About this exercise. Each line of the records needs to be written out exactly, with any image left out.

Data records:

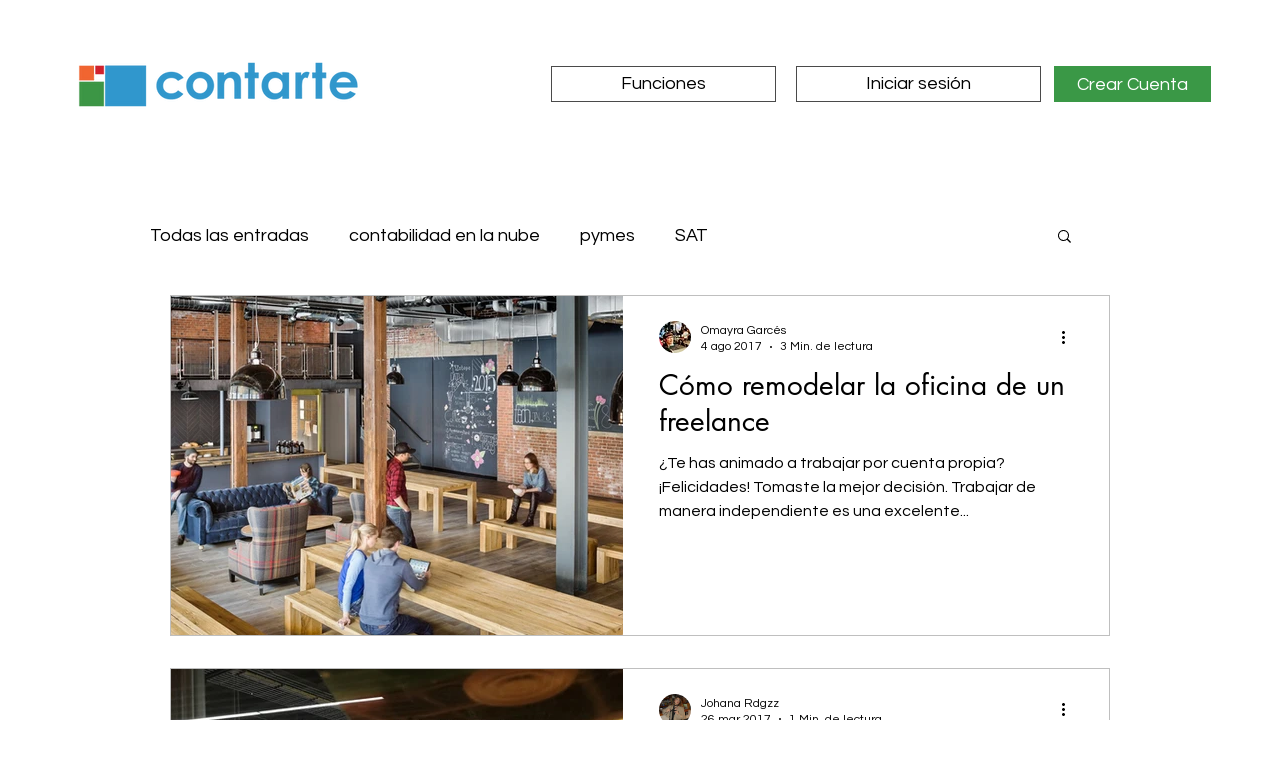

--- FILE ---
content_type: text/html
request_url: https://js.chargebee.com/assets/cbjs-2026.01.22-08.24/v2/master.html?site=contarte-test&env=production
body_size: -2345
content:
<!DOCTYPE html>
<html>
  <head>
    <meta charset="UTF-8">
    <title>Chargebee</title>
  <script nonce="lY5fBQWkof1ZOlPO0bTnhUXK" type="text/javascript" src="https://js.chargebee.com/assets/cbjs-2026.01.22-08.24/v2/master-90e0d8b8f0102f0be793.js"></script><script nonce="lY5fBQWkof1ZOlPO0bTnhUXK">window._hp_csp_nonce = "lY5fBQWkof1ZOlPO0bTnhUXK"</script>
</head>
  <body>
  </body>
</html>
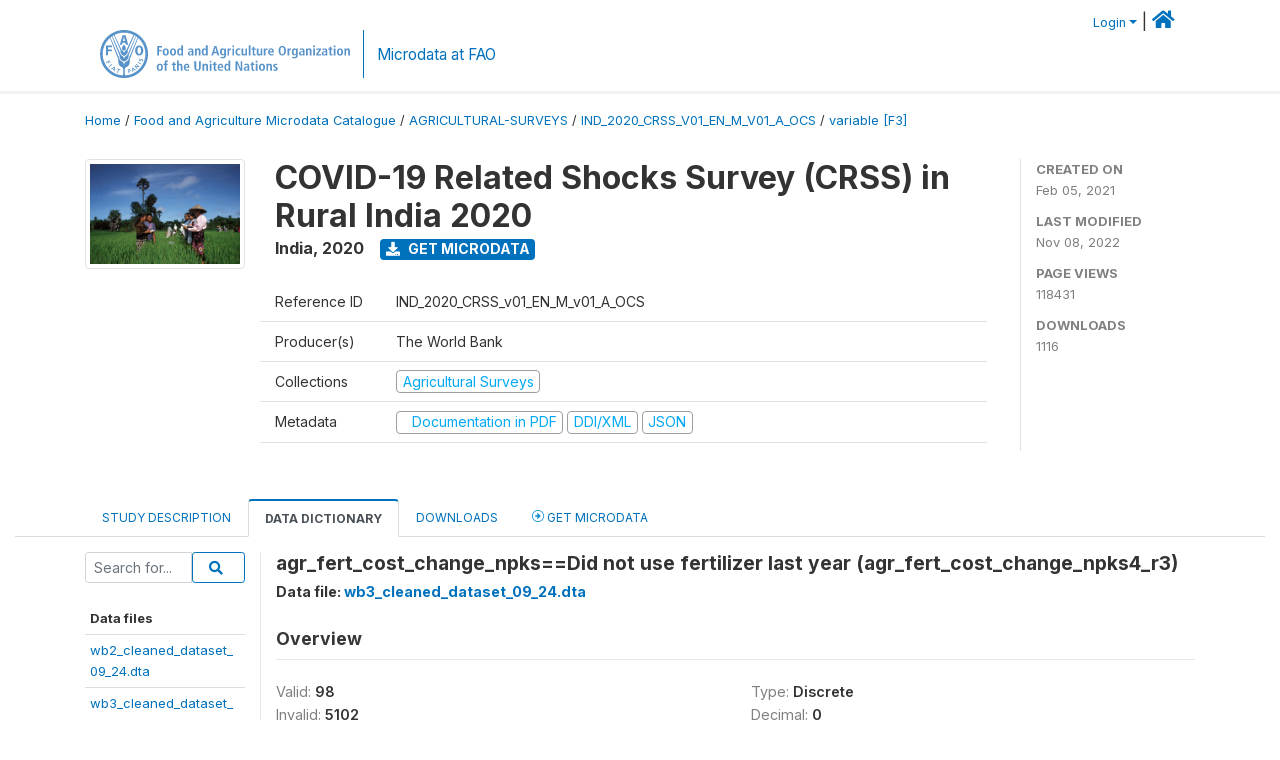

--- FILE ---
content_type: image/svg+xml
request_url: https://microdata.fao.org/images/social-icons/social-icon-youtube.svg?sfvrsn=94de1814_3
body_size: 74
content:
<?xml version="1.0" encoding="utf-16"?>
<svg id="Group_28727" xmlns="http://www.w3.org/2000/svg" width="29.536" height="29.536" viewBox="0 0 29.536 29.536">
  <path id="Lozenge" d="M0,3.955l3.8-1.97L0,0Z" transform="translate(13.319 12.637)" fill="red" />
  <path id="Path_80" d="M957.882,270.965a14.768,14.768,0,1,0,14.768,14.768A14.768,14.768,0,0,0,957.882,270.965Zm7.089,15.3a21.5,21.5,0,0,1-.141,2.295,3.071,3.071,0,0,1-.564,1.407,2.025,2.025,0,0,1-1.421.6c-1.984.143-4.963.148-4.963.148s-3.686-.034-4.82-.143a2.4,2.4,0,0,1-1.564-.605,3.071,3.071,0,0,1-.563-1.407,21.333,21.333,0,0,1-.142-2.295v-1.075a21.332,21.332,0,0,1,.142-2.295,3.07,3.07,0,0,1,.563-1.407,2.026,2.026,0,0,1,1.421-.6c1.984-.144,4.96-.144,4.96-.144h.007s2.975,0,4.959.144a2.025,2.025,0,0,1,1.421.6,3.071,3.071,0,0,1,.564,1.407,21.5,21.5,0,0,1,.141,2.295Z" transform="translate(-943.114 -270.965)" fill="red" />
</svg>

Result.
--- FILE ---
content_type: text/html
request_url: https://js.chargebee.com/assets/cbjs-2026.01.22-08.24/v2/master.html?site=contarte-test&env=production
body_size: -2345
content:
<!DOCTYPE html>
<html>
  <head>
    <meta charset="UTF-8">
    <title>Chargebee</title>
  <script nonce="lY5fBQWkof1ZOlPO0bTnhUXK" type="text/javascript" src="https://js.chargebee.com/assets/cbjs-2026.01.22-08.24/v2/master-90e0d8b8f0102f0be793.js"></script><script nonce="lY5fBQWkof1ZOlPO0bTnhUXK">window._hp_csp_nonce = "lY5fBQWkof1ZOlPO0bTnhUXK"</script>
</head>
  <body>
  </body>
</html>

--- FILE ---
content_type: image/svg+xml
request_url: https://microdata.fao.org/images/social-icons/social-icon-youtube.svg?sfvrsn=94de1814_3
body_size: 74
content:
<?xml version="1.0" encoding="utf-16"?>
<svg id="Group_28727" xmlns="http://www.w3.org/2000/svg" width="29.536" height="29.536" viewBox="0 0 29.536 29.536">
  <path id="Lozenge" d="M0,3.955l3.8-1.97L0,0Z" transform="translate(13.319 12.637)" fill="red" />
  <path id="Path_80" d="M957.882,270.965a14.768,14.768,0,1,0,14.768,14.768A14.768,14.768,0,0,0,957.882,270.965Zm7.089,15.3a21.5,21.5,0,0,1-.141,2.295,3.071,3.071,0,0,1-.564,1.407,2.025,2.025,0,0,1-1.421.6c-1.984.143-4.963.148-4.963.148s-3.686-.034-4.82-.143a2.4,2.4,0,0,1-1.564-.605,3.071,3.071,0,0,1-.563-1.407,21.333,21.333,0,0,1-.142-2.295v-1.075a21.332,21.332,0,0,1,.142-2.295,3.07,3.07,0,0,1,.563-1.407,2.026,2.026,0,0,1,1.421-.6c1.984-.144,4.96-.144,4.96-.144h.007s2.975,0,4.959.144a2.025,2.025,0,0,1,1.421.6,3.071,3.071,0,0,1,.564,1.407,21.5,21.5,0,0,1,.141,2.295Z" transform="translate(-943.114 -270.965)" fill="red" />
</svg>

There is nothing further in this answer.